==== PROVIDED INFORMATION
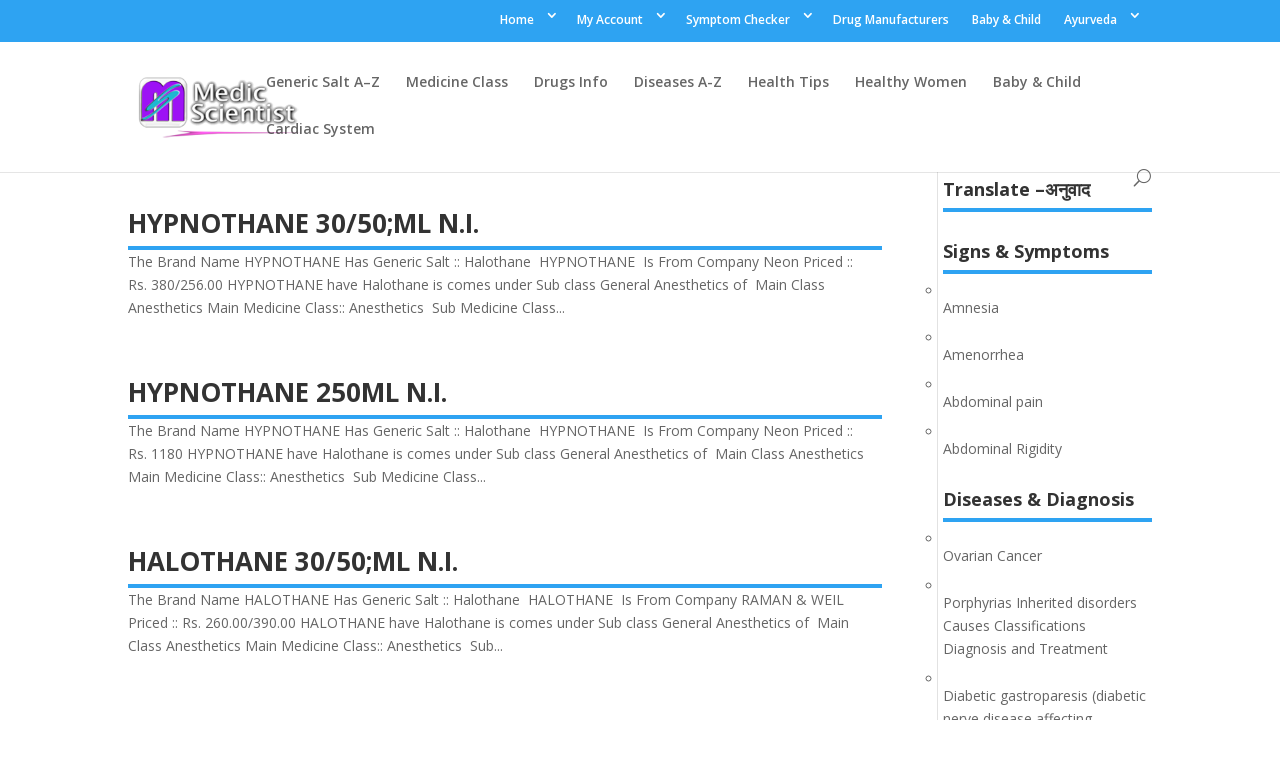

--- FILE ---
content_type: text/html; charset=utf-8
request_url: https://www.google.com/recaptcha/api2/aframe
body_size: 266
content:
<!DOCTYPE HTML><html><head><meta http-equiv="content-type" content="text/html; charset=UTF-8"></head><body><script nonce="PVeqDnY6hJTg_C0Eb2Md3g">/** Anti-fraud and anti-abuse applications only. See google.com/recaptcha */ try{var clients={'sodar':'https://pagead2.googlesyndication.com/pagead/sodar?'};window.addEventListener("message",function(a){try{if(a.source===window.parent){var b=JSON.parse(a.data);var c=clients[b['id']];if(c){var d=document.createElement('img');d.src=c+b['params']+'&rc='+(localStorage.getItem("rc::a")?sessionStorage.getItem("rc::b"):"");window.document.body.appendChild(d);sessionStorage.setItem("rc::e",parseInt(sessionStorage.getItem("rc::e")||0)+1);localStorage.setItem("rc::h",'1769068707798');}}}catch(b){}});window.parent.postMessage("_grecaptcha_ready", "*");}catch(b){}</script></body></html>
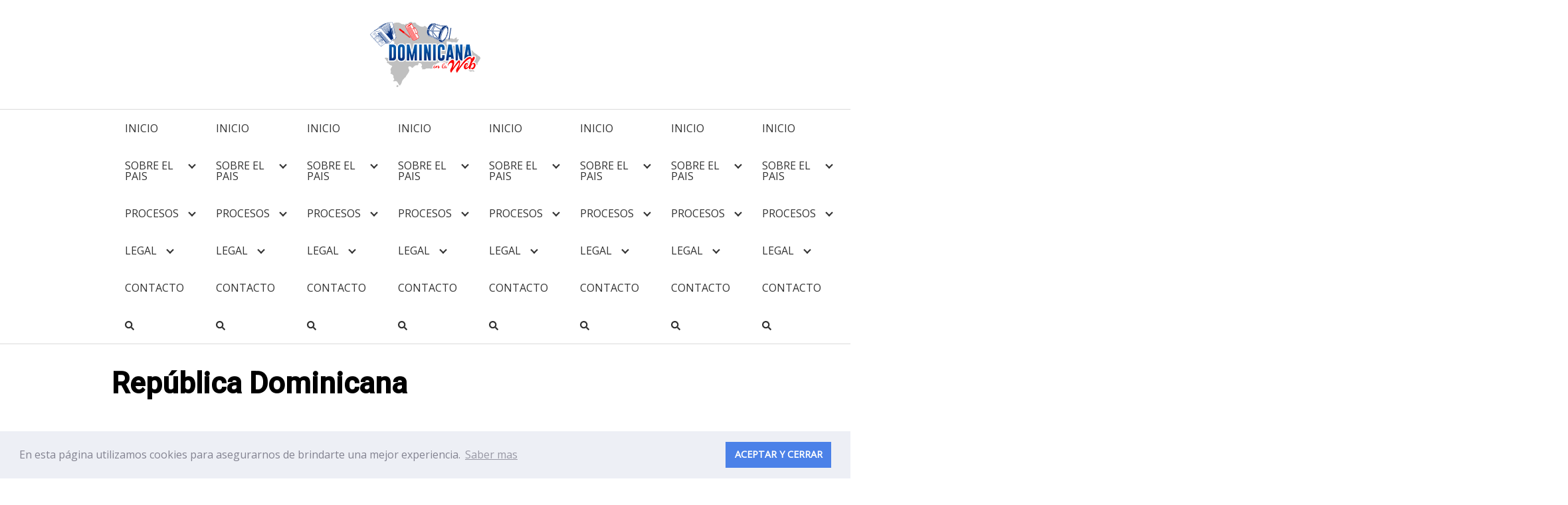

--- FILE ---
content_type: text/html; charset=utf-8
request_url: https://www.google.com/recaptcha/api2/aframe
body_size: 264
content:
<!DOCTYPE HTML><html><head><meta http-equiv="content-type" content="text/html; charset=UTF-8"></head><body><script nonce="-Qw9rtcwtu2syVlaRtJ2fg">/** Anti-fraud and anti-abuse applications only. See google.com/recaptcha */ try{var clients={'sodar':'https://pagead2.googlesyndication.com/pagead/sodar?'};window.addEventListener("message",function(a){try{if(a.source===window.parent){var b=JSON.parse(a.data);var c=clients[b['id']];if(c){var d=document.createElement('img');d.src=c+b['params']+'&rc='+(localStorage.getItem("rc::a")?sessionStorage.getItem("rc::b"):"");window.document.body.appendChild(d);sessionStorage.setItem("rc::e",parseInt(sessionStorage.getItem("rc::e")||0)+1);localStorage.setItem("rc::h",'1769959976136');}}}catch(b){}});window.parent.postMessage("_grecaptcha_ready", "*");}catch(b){}</script></body></html>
========
◆ TO DO
Transcribe every entry exactly. Leave out the pictures.

◆ WRITTEN SOLUTION
--- FILE ---
content_type: text/html; charset=utf-8
request_url: https://www.google.com/recaptcha/api2/aframe
body_size: 266
content:
<!DOCTYPE HTML><html><head><meta http-equiv="content-type" content="text/html; charset=UTF-8"></head><body><script nonce="PVeqDnY6hJTg_C0Eb2Md3g">/** Anti-fraud and anti-abuse applications only. See google.com/recaptcha */ try{var clients={'sodar':'https://pagead2.googlesyndication.com/pagead/sodar?'};window.addEventListener("message",function(a){try{if(a.source===window.parent){var b=JSON.parse(a.data);var c=clients[b['id']];if(c){var d=document.createElement('img');d.src=c+b['params']+'&rc='+(localStorage.getItem("rc::a")?sessionStorage.getItem("rc::b"):"");window.document.body.appendChild(d);sessionStorage.setItem("rc::e",parseInt(sessionStorage.getItem("rc::e")||0)+1);localStorage.setItem("rc::h",'1769068707798');}}}catch(b){}});window.parent.postMessage("_grecaptcha_ready", "*");}catch(b){}</script></body></html>

--- FILE ---
content_type: text/html; charset=utf-8
request_url: https://www.google.com/recaptcha/api2/aframe
body_size: 264
content:
<!DOCTYPE HTML><html><head><meta http-equiv="content-type" content="text/html; charset=UTF-8"></head><body><script nonce="-Qw9rtcwtu2syVlaRtJ2fg">/** Anti-fraud and anti-abuse applications only. See google.com/recaptcha */ try{var clients={'sodar':'https://pagead2.googlesyndication.com/pagead/sodar?'};window.addEventListener("message",function(a){try{if(a.source===window.parent){var b=JSON.parse(a.data);var c=clients[b['id']];if(c){var d=document.createElement('img');d.src=c+b['params']+'&rc='+(localStorage.getItem("rc::a")?sessionStorage.getItem("rc::b"):"");window.document.body.appendChild(d);sessionStorage.setItem("rc::e",parseInt(sessionStorage.getItem("rc::e")||0)+1);localStorage.setItem("rc::h",'1769959976136');}}}catch(b){}});window.parent.postMessage("_grecaptcha_ready", "*");}catch(b){}</script></body></html>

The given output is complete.